In trying to resolve the conflict between Israel and the Palestinians, we are dealing with two types of problems: emotional problems and practical problems. This is why the solution must also be a two‐staged one.
The emotional problems are first and foremost the utter lack of confidence between the sides and issues such as Jerusalem, recognition of Israel as the nation‐state of the Jewish People and refugees.
Under these conditions, we should focus on coming up with a long‐term intermediate agreement, something that could take a few decades. We need to raise an entire new generation that will have mutual trust and will not be influenced by incitement and extremist messages.
To achieve a final status agreement, we must understand that the primary practical obstacle is the friction between the two nations.
As is true everywhere, where there are two nations, two religions and two languages with competing claims to the same land, there is friction and conflict. Countless examples of ethnic conflict around the world confirm this, whether in the Balkans, the Caucuses, Africa, the Far East or the Middle East.
Where effective separation has been achieved, conflict has either been avoided, or has been dramatically reduced or resolved. Consider the cases of the former Yugoslav republics, the split‐up of Czechoslovakia and the independence of East Timor, as cases in point.
Thus, the guiding principle for a final status agreement must not be land‐for‐peace but rather, exchange of populated territory. Let me be very clear: I am not speaking about moving populations, but rather about moving borders to better reflect demographic realities.
Ladies and gentlemen, this is not an extraordinary insight, and is far less controversial than some may seek to claim. In fact, precisely this notion – that a mismatch between borders and nationalities is a recipe for conflict – has long been accepted as a virtual truism in the academic community.
Leading scholars and highly respected research institutions have even coined the term “Right‐Sizing the State” to capture the idea that states and nations must be in balance in order to ensure peace. This is not a controversial political policy. It is an empirical truth.

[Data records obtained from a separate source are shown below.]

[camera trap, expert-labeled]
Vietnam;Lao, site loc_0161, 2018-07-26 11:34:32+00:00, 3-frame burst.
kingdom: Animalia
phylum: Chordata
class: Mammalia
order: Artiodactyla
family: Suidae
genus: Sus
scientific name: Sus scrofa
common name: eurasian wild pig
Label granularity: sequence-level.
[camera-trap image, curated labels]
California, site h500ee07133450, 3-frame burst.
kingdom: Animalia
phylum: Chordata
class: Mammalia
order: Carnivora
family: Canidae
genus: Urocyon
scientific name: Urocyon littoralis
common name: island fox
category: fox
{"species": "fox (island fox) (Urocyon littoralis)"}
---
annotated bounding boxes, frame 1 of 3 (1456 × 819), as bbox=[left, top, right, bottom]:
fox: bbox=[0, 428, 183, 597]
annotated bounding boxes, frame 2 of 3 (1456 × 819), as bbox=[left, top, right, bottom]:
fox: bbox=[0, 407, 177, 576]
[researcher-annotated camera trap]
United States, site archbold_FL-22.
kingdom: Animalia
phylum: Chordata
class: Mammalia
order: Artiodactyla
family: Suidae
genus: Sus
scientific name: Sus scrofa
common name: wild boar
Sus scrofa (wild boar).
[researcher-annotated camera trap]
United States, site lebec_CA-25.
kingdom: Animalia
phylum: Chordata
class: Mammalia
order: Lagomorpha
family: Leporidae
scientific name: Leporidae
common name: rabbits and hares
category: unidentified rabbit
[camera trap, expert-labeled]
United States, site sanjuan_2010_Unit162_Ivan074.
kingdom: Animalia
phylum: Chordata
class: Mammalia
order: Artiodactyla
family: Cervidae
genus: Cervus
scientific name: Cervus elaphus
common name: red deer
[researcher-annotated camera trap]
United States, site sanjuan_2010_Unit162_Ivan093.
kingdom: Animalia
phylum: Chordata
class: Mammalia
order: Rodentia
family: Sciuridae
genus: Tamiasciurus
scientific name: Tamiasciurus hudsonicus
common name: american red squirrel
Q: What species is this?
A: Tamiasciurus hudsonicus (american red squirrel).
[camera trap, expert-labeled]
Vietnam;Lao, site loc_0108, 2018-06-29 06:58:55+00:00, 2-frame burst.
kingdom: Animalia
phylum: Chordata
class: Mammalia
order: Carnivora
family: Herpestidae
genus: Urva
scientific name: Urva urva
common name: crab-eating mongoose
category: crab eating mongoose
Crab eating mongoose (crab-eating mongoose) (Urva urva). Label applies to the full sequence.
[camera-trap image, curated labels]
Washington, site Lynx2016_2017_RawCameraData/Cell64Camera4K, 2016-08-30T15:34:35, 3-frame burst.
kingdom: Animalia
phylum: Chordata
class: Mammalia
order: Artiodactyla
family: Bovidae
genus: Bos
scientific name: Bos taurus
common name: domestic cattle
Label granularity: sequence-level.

But beyond empirical truth, there is historical truth: almost 4000 years during which the Jewish People were born in the Land of Israel, while developing the corpus of ethical and intellectual treasures that have been instrumental in giving rise to Western Civilization. 2000 years of forced exile, and interim conquest by Byzantines, Arabs, Mamelukes, Ottomans and others, cannot, and never will, impair the unbreakable bonds of the Jewish People to its homeland. Israel is not only where we are. It is who we are.
In closing, let me remind everyone in this hall about the quote that adorns the United Nations plaza outside, spoken in Jerusalem almost 3000 years ago by the Jewish prophet Isaiah:
וְכִתְּתוּ חַרְבוֹתָם לְאִתִּים, וַחֲנִיתוֹתֵיהֶם לְמַזְמֵרוֹת–לֹא-יִשָּׂא גוֹי אֶל-גּוֹי
חֶרֶב, וְלֹא-יִלְמְדוּ עוֹד מִלְחָמָה
“They shall beat their swords into plowshares, and their spears into pruning‐hooks; nation shall not lift up sword against nation, neither shall they learn war any more. “
Inspired by the deep wisdom embodied in these words, let us hope that the path to true peace prophesied by Isaiah, will guide our two peoples, in two nation‐states, living in peace and security.